Stored items from a collection:

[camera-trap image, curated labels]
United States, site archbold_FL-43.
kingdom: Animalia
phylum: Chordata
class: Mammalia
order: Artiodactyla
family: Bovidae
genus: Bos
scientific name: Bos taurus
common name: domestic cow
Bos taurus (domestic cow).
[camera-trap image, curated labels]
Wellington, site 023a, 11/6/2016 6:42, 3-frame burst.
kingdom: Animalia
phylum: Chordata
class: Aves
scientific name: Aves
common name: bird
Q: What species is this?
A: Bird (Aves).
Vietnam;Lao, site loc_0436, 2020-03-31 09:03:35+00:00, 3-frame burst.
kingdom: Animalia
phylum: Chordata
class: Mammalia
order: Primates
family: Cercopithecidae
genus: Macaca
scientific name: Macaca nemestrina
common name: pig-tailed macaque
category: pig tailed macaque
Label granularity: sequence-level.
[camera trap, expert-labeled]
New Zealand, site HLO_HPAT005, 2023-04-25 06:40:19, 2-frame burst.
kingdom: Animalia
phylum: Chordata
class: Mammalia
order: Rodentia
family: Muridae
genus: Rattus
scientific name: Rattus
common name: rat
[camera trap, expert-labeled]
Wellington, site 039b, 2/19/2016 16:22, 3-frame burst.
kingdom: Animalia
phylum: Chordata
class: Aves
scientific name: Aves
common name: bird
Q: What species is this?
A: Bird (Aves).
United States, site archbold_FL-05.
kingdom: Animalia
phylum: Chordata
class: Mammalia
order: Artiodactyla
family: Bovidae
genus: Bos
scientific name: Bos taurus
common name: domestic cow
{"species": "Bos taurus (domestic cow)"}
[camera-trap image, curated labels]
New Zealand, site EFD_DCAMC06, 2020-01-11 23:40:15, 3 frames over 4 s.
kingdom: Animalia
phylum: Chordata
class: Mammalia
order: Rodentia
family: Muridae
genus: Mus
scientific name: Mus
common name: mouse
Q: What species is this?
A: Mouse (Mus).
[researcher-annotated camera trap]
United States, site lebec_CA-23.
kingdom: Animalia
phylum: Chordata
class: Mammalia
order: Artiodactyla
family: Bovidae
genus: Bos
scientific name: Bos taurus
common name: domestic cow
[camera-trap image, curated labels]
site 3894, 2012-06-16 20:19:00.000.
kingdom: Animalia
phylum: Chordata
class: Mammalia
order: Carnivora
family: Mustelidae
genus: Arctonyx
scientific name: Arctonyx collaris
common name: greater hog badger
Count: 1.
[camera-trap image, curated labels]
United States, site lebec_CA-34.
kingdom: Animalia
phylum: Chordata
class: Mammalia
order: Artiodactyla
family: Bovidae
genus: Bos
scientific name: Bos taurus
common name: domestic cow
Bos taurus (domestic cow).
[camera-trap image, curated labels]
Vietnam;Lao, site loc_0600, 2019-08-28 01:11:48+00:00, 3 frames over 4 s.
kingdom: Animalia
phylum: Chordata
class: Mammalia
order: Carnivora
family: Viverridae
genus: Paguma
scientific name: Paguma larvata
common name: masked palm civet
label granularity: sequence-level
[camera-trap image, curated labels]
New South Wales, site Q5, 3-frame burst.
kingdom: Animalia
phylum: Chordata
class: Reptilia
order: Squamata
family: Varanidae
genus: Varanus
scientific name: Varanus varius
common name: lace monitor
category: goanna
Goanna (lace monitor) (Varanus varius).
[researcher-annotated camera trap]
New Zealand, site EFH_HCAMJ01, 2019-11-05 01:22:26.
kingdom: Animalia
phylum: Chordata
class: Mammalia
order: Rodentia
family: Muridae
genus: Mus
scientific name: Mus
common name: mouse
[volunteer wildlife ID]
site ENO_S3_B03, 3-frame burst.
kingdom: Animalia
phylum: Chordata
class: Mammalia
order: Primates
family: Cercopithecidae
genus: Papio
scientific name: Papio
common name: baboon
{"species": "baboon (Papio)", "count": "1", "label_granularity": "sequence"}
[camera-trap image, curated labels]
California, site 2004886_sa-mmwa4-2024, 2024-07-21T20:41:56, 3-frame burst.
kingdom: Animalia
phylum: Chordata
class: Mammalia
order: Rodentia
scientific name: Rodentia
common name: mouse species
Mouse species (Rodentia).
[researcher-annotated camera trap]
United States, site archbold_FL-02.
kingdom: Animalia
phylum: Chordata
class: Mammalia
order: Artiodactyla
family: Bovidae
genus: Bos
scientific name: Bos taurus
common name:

§ **The task**
Your answer must be the records above, repeated exactly.

§ **Response area**
[camera-trap image, curated labels]
United States, site archbold_FL-43.
kingdom: Animalia
phylum: Chordata
class: Mammalia
order: Artiodactyla
family: Bovidae
genus: Bos
scientific name: Bos taurus
common name: domestic cow
Bos taurus (domestic cow).
[camera-trap image, curated labels]
Wellington, site 023a, 11/6/2016 6:42, 3-frame burst.
kingdom: Animalia
phylum: Chordata
class: Aves
scientific name: Aves
common name: bird
Q: What species is this?
A: Bird (Aves).
Vietnam;Lao, site loc_0436, 2020-03-31 09:03:35+00:00, 3-frame burst.
kingdom: Animalia
phylum: Chordata
class: Mammalia
order: Primates
family: Cercopithecidae
genus: Macaca
scientific name: Macaca nemestrina
common name: pig-tailed macaque
category: pig tailed macaque
Label granularity: sequence-level.
[camera trap, expert-labeled]
New Zealand, site HLO_HPAT005, 2023-04-25 06:40:19, 2-frame burst.
kingdom: Animalia
phylum: Chordata
class: Mammalia
order: Rodentia
family: Muridae
genus: Rattus
scientific name: Rattus
common name: rat
[camera trap, expert-labeled]
Wellington, site 039b, 2/19/2016 16:22, 3-frame burst.
kingdom: Animalia
phylum: Chordata
class: Aves
scientific name: Aves
common name: bird
Q: What species is this?
A: Bird (Aves).
United States, site archbold_FL-05.
kingdom: Animalia
phylum: Chordata
class: Mammalia
order: Artiodactyla
family: Bovidae
genus: Bos
scientific name: Bos taurus
common name: domestic cow
{"species": "Bos taurus (domestic cow)"}
[camera-trap image, curated labels]
New Zealand, site EFD_DCAMC06, 2020-01-11 23:40:15, 3 frames over 4 s.
kingdom: Animalia
phylum: Chordata
class: Mammalia
order: Rodentia
family: Muridae
genus: Mus
scientific name: Mus
common name: mouse
Q: What species is this?
A: Mouse (Mus).
[researcher-annotated camera trap]
United States, site lebec_CA-23.
kingdom: Animalia
phylum: Chordata
class: Mammalia
order: Artiodactyla
family: Bovidae
genus: Bos
scientific name: Bos taurus
common name: domestic cow
[camera-trap image, curated labels]
site 3894, 2012-06-16 20:19:00.000.
kingdom: Animalia
phylum: Chordata
class: Mammalia
order: Carnivora
family: Mustelidae
genus: Arctonyx
scientific name: Arctonyx collaris
common name: greater hog badger
Count: 1.
[camera-trap image, curated labels]
United States, site lebec_CA-34.
kingdom: Animalia
phylum: Chordata
class: Mammalia
order: Artiodactyla
family: Bovidae
genus: Bos
scientific name: Bos taurus
common name: domestic cow
Bos taurus (domestic cow).
[camera-trap image, curated labels]
Vietnam;Lao, site loc_0600, 2019-08-28 01:11:48+00:00, 3 frames over 4 s.
kingdom: Animalia
phylum: Chordata
class: Mammalia
order: Carnivora
family: Viverridae
genus: Paguma
scientific name: Paguma larvata
common name: masked palm civet
label granularity: sequence-level
[camera-trap image, curated labels]
New South Wales, site Q5, 3-frame burst.
kingdom: Animalia
phylum: Chordata
class: Reptilia
order: Squamata
family: Varanidae
genus: Varanus
scientific name: Varanus varius
common name: lace monitor
category: goanna
Goanna (lace monitor) (Varanus varius).
[researcher-annotated camera trap]
New Zealand, site EFH_HCAMJ01, 2019-11-05 01:22:26.
kingdom: Animalia
phylum: Chordata
class: Mammalia
order: Rodentia
family: Muridae
genus: Mus
scientific name: Mus
common name: mouse
[volunteer wildlife ID]
site ENO_S3_B03, 3-frame burst.
kingdom: Animalia
phylum: Chordata
class: Mammalia
order: Primates
family: Cercopithecidae
genus: Papio
scientific name: Papio
common name: baboon
{"species": "baboon (Papio)", "count": "1", "label_granularity": "sequence"}
[camera-trap image, curated labels]
California, site 2004886_sa-mmwa4-2024, 2024-07-21T20:41:56, 3-frame burst.
kingdom: Animalia
phylum: Chordata
class: Mammalia
order: Rodentia
scientific name: Rodentia
common name: mouse species
Mouse species (Rodentia).
[researcher-annotated camera trap]
United States, site archbold_FL-02.
kingdom: Animalia
phylum: Chordata
class: Mammalia
order: Artiodactyla
family: Bovidae
genus: Bos
scientific name: Bos taurus
common name:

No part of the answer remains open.